**DIRECTIONS**
Looking at the records below, please say how many lines contain the word "border", as a bare number.

------------------------------------------------

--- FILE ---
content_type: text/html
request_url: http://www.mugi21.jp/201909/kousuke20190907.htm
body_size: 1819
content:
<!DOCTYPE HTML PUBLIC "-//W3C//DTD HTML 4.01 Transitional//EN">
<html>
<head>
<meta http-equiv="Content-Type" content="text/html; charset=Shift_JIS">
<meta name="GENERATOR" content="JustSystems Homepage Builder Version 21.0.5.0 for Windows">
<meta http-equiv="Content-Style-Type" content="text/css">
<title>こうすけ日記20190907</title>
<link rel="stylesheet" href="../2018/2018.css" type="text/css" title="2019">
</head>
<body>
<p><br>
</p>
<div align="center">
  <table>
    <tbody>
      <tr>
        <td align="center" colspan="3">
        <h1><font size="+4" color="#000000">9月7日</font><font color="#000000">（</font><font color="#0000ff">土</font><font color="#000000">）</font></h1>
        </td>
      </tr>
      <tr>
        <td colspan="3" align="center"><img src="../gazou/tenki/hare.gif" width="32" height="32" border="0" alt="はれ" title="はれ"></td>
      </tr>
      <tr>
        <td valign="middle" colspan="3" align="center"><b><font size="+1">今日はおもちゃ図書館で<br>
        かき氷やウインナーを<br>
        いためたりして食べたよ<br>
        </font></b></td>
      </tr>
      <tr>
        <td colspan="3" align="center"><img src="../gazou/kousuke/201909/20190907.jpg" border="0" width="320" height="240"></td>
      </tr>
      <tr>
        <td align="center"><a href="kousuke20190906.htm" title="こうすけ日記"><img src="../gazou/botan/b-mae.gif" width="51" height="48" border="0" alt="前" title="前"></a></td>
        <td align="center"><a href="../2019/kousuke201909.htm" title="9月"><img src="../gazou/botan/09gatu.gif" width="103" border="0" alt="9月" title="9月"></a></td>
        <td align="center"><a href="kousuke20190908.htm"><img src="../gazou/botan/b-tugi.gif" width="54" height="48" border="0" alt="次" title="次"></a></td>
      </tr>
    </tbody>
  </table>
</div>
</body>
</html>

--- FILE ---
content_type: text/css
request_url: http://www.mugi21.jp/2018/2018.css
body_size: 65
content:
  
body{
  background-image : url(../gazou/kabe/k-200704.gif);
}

------------------------------------------------

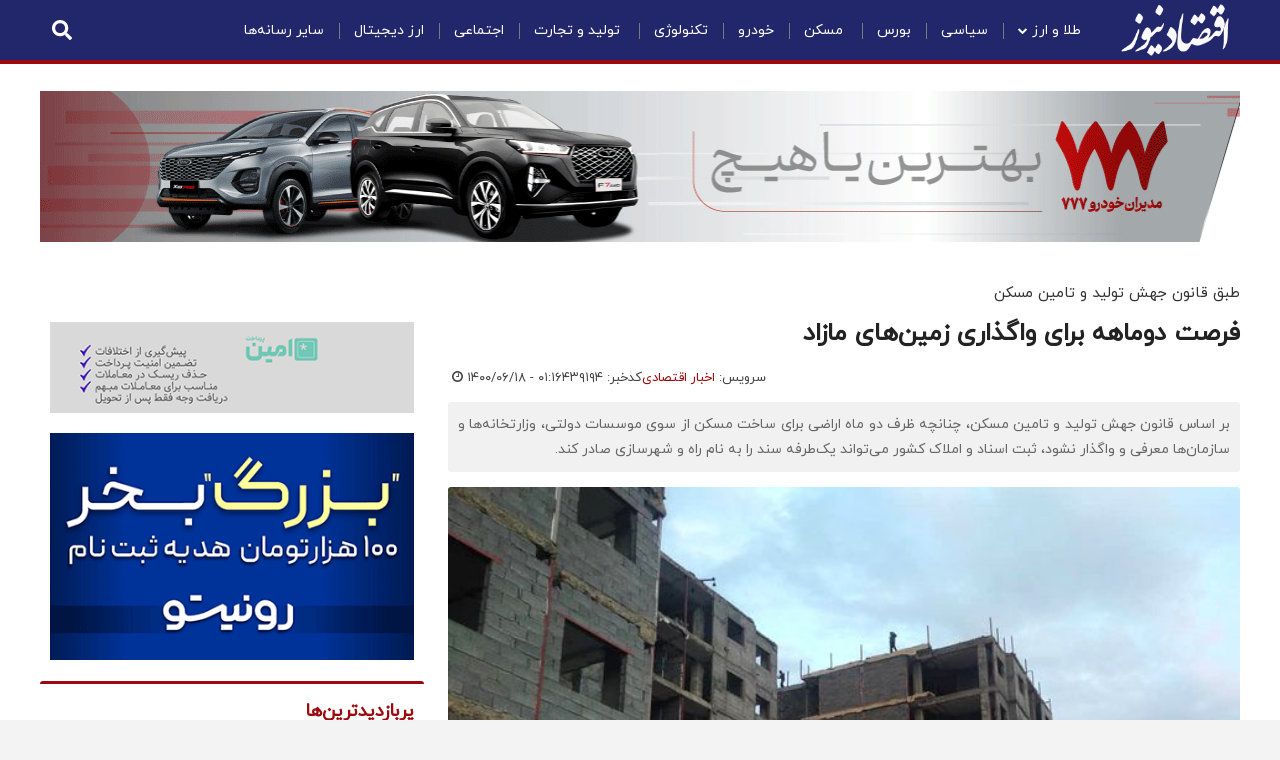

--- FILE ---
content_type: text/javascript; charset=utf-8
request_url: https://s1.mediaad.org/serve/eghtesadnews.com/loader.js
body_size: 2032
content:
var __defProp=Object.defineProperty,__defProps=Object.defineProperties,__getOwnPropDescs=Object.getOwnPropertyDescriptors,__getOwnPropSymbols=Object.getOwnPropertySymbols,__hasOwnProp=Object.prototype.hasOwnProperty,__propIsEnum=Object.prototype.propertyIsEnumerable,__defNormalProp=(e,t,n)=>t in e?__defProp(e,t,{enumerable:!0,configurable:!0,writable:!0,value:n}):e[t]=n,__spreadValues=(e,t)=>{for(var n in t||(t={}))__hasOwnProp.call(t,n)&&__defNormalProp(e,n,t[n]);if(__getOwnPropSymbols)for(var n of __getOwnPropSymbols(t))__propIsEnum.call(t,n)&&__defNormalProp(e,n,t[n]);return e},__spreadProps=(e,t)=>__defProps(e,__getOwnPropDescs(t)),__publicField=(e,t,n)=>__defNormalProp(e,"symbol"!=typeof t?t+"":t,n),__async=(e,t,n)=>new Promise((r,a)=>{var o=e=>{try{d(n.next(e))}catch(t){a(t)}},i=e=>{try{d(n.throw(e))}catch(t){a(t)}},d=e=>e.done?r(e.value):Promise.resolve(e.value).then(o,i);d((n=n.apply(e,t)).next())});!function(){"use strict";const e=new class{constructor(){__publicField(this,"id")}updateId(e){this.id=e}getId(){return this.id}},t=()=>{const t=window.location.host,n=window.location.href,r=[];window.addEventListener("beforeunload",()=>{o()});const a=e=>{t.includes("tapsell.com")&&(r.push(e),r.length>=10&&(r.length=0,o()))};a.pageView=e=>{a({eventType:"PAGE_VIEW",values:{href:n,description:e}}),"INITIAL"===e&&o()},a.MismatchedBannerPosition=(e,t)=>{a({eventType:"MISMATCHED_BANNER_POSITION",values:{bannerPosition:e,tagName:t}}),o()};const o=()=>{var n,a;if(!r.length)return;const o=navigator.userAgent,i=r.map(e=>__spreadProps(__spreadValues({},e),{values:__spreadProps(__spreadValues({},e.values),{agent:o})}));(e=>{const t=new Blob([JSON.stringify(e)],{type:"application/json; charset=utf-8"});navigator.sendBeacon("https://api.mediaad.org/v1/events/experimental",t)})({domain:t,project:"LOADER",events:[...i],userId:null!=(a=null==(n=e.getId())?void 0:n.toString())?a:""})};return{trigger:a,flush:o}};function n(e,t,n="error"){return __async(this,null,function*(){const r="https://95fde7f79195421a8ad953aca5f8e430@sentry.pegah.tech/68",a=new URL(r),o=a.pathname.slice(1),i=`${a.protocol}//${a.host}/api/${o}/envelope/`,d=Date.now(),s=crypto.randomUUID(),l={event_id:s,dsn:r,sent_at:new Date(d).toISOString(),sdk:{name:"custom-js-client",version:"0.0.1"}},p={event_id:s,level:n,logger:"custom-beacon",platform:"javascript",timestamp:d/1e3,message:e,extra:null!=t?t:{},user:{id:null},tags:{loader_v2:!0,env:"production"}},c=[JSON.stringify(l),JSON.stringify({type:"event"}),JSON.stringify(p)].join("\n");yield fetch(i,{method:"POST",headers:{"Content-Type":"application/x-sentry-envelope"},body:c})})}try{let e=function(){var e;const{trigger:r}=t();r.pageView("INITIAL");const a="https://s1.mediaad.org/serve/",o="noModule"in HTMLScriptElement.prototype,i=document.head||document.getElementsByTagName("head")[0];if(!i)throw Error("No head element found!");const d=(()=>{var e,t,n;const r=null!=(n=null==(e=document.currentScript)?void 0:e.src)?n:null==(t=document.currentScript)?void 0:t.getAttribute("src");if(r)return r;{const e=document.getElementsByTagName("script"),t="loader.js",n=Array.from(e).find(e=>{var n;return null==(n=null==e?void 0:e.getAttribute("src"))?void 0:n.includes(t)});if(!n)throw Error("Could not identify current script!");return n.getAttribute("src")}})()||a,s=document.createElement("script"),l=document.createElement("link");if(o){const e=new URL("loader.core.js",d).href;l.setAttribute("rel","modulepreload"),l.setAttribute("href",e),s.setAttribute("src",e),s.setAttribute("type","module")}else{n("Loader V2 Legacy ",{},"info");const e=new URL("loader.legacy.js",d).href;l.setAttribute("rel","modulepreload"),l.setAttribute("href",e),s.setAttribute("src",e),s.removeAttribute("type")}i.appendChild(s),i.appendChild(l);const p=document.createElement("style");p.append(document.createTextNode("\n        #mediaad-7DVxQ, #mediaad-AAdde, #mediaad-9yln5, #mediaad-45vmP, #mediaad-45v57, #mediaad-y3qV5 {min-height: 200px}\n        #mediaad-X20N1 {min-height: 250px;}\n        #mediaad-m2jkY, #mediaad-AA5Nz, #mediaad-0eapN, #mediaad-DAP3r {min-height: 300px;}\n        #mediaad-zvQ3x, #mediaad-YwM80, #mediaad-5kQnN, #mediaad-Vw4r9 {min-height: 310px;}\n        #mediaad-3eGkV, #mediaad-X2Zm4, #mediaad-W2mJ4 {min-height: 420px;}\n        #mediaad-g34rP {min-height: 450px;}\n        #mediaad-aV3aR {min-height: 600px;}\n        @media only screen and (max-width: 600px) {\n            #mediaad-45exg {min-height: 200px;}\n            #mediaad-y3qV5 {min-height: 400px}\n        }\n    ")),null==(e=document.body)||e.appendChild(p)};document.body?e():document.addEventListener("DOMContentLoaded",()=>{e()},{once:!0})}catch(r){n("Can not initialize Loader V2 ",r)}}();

------------------------------------------------

**ANSWER AREA**
5